Cheerio Scraper

  • apify/cheerio-scraper
  • Modified
  • Users 2.2k
  • Runs 37M
  • Created by Author's avatarApify

Crawls websites using raw HTTP requests, parses the HTML with the Cheerio library, and extracts data from the pages using a Node.js code. Supports both recursive crawling and lists of URLs. This actor is a high-performance alternative to apify/web-scraper for websites that do not require JavaScript.

To run the code examples, you need to have an Apify account. Replace <YOUR_API_TOKEN> in the code with your API token. For a more detailed explanation, please read about running actors via the API in Apify Docs.

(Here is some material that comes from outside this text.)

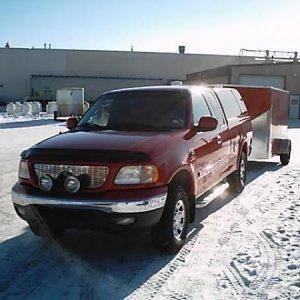 This gives you a good idea how well the trailer tows  :)    It is low profile in both height and width, fits close to the truck and really does tow ni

import { ApifyClient } from 'apify-client';

// Initialize the ApifyClient with API token
const client = new ApifyClient({
    token: '<YOUR_API_TOKEN>',
});

// Prepare actor input
const input = {
    "startUrls": [
        {
            "url": "https://crawlee.dev"
        }
    ],
    "globs": [
        {
            "glob": "https://crawlee.dev/*/*"
        }
    ],
    "pseudoUrls": [],
    "linkSelector": "a[href]",
    "pageFunction": async function pageFunction(context) {
        const { $, request, log } = context;
    
        // The "$" property contains the Cheerio object which is useful
        // for querying DOM elements and extracting data from them.
        const pageTitle = $('title').first().text();
    
        // The "request" property contains various information about the web page loaded. 
        const url = request.url;
        
        // Use "log" object to print information to actor log.
        log.info('Page scraped', { url, pageTitle });
    
        // Return an object with the data extracted from the page.
        // It will be stored to the resulting dataset.
        return {
            url,
            pageTitle
        };
    },
    "proxyConfiguration": {
        "useApifyProxy": true
    },
    "initialCookies": [],
    "additionalMimeTypes": [],
    "preNavigationHooks": `// We need to return array of (possibly async) functions here.
        // The functions accept two arguments: the "crawlingContext" object
        // and "requestAsBrowserOptions" which are passed to the `requestAsBrowser()`
        // function the crawler calls to navigate..
        [
            async (crawlingContext, requestAsBrowserOptions) => {
                // ...
            }
        ]`,
    "postNavigationHooks": `// We need to return array of (possibly async) functions here.
        // The functions accept a single argument: the "crawlingContext" object.
        [
            async (crawlingContext) => {
                // ...
            },
        ]`,
    "customData": {}
};

(async () => {
    // Run the actor and wait for it to finish
    const run = await client.actor("apify/cheerio-scraper").call(input);

    // Fetch and print actor results from the run's dataset (if any)
    console.log('Results from dataset');
    const { items } = await client.dataset(run.defaultDatasetId).listItems();
    items.forEach((item) => {
        console.dir(item);
    });
})();